Le texte de l'article 3 est suffisant pour comprendre à quel point cet article est inacceptable : « Lorsque le Premier ministre fait savoir au président de l'assemblée qu'une proposition de résolution contient une injonction à l'égard du Gouvernement ou que son adoption ou son rejet serait de nature à mettre en cause la responsabilité de celui-ci, cette proposition ne peut être examinée en commission ni inscrite à l'ordre du jour de l'assemblée. » Vous apprécierez la précision des termes employés !
Le projet de loi organique impose aux parlementaires de nombreux délais : le président de l'Assemblée « transmet sans délai » les propositions de résolution au Premier ministre, « une proposition de résolution ne peut être inscrite à l'ordre du jour de l'assemblée moins de huit jours après son examen en commission », « une proposition de résolution ayant le même objet qu'une proposition antérieure ne peut être inscrite à l'ordre du jour avant l'expiration d'un délai de douze mois suivant la discussion en séance de la proposition antérieure », comme nous le verrons à l'article 4.

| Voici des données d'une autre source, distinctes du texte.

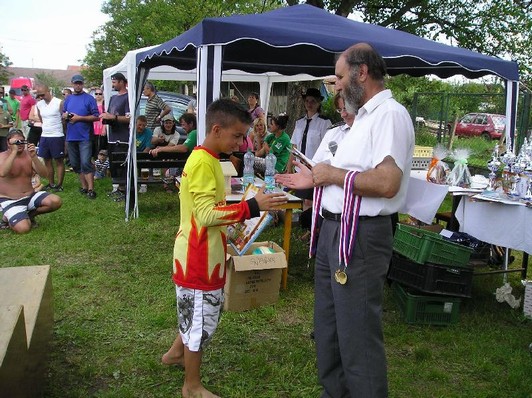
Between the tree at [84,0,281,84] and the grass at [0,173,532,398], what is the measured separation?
9.58 m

Or de telles exigences temporelles ne se retrouvent pas en ce qui concerne l'exécutif, l'avis du Premier ministre n'étant enfermé dans aucun délai, ce qui aggrave le déséquilibre des pouvoirs au détriment du Parlement. On peut en outre se demander si l'absence de réponse vaudra accord ou désaccord ; la question mérite d'être posée. Enfin, le Premier ministre pourra ne jamais donner d'avis sur une proposition de résolution, qui sera ainsi enterrée.
Le Premier ministre a donc un pouvoir de vie et de mort sur les propositions de résolution. Il peut les estimer irrecevables sans avoir à se justifier ni à rendre public son avis. Comme les assemblées sont dessaisies de tout débat sur un tel avis, l'exécutif peut ainsi brider le pouvoir législatif sans que les parlementaires disposent d'un droit de réponse.
Enfin, ne serait-il pas souhaitable que le Conseil constitutionnel soit appelé à connaître de l'irrecevabilité opposée par le Gouvernement ? C'est une idée qui a été émise lors du débat sur la révision constitutionnelle à l'été 2008. Nous aurons l'occasion d'y revenir dans le débat sur les amendements ; il convient de trouver d'autres voies de dialogue que le dépôt d'une motion de censure que semblait préconiser le Gouvernement cet été.